start Given passage

The ranks of owner-operators are full of country boys who got on the road to see the world, live at home, have businesses that handle hard cash and buy Peterbilt semis of their very own. It’s not the money that keeps them humping on the interstate, it’s the people they’ve become along the way.

In a cab, ten feet over the tarmac, settled in 13th gear, one of these shiny six-axled beasts lets a kid from Harlan County, Kentucky, be whomever he wants. Under the dash, he has a Citizens Band radio and he chatters up the road, flying the name he broad­casts under. On the CB, it’s called a “handle.” “Breaker ten, breaker ten,” the radio begins, “this is Stonewall Jackson. Anybody out there seen that Bucket of Love? Give me a reading, over.”

“Roger, Stonewall,” the kid born Jimmy Dee in Harlan County answers at the static. “This is Iron Mike. I read you. Ain’t heard nothin’ out of that Bucket. You seen Smokey the Pig near Warren anywhere?” Smokey the Pig is the State Highway Patrol.

end Given passage
start Dataset section

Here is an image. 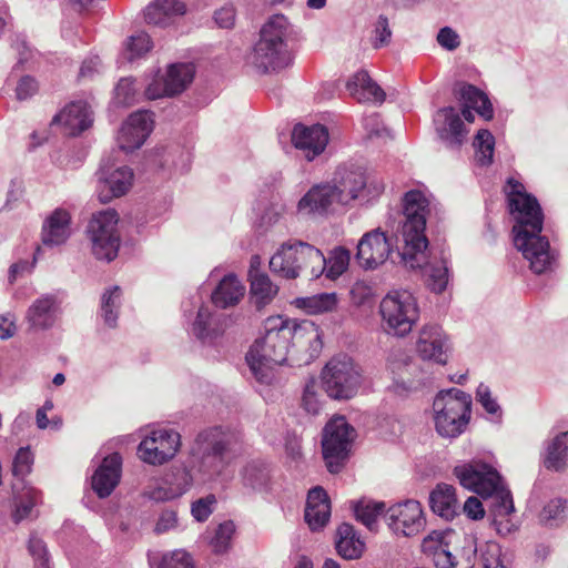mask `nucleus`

end Dataset section

> _Problems and tasks_
1. From the trucking passage, list every name spoken over the CB radio in the radio exchange.
2. Answer these about the trucking passage, one per line:
(a) What county and state is the kid from?
(b) What gear is the cab settled in?
(c) What does "Smokey the Pig" stand for?
3. Quote the trucking passage starting at "The ranks of" and ending at "along the way.".
The lines have nothing to do with the trucking passage.

> _Results for each task_
1.
Stonewall Jackson
Bucket of Love
Iron Mike
Smokey the Pig

2.
(a) Harlan County, Kentucky
(b) 13th gear
(c) The State Highway Patrol

3.
The ranks of owner-operators are full of country boys who got on the road to see the world, live at home, have businesses that handle hard cash and buy Peterbilt semis of their very own. It’s not the money that keeps them humping on the interstate, it’s the people they’ve become along the way.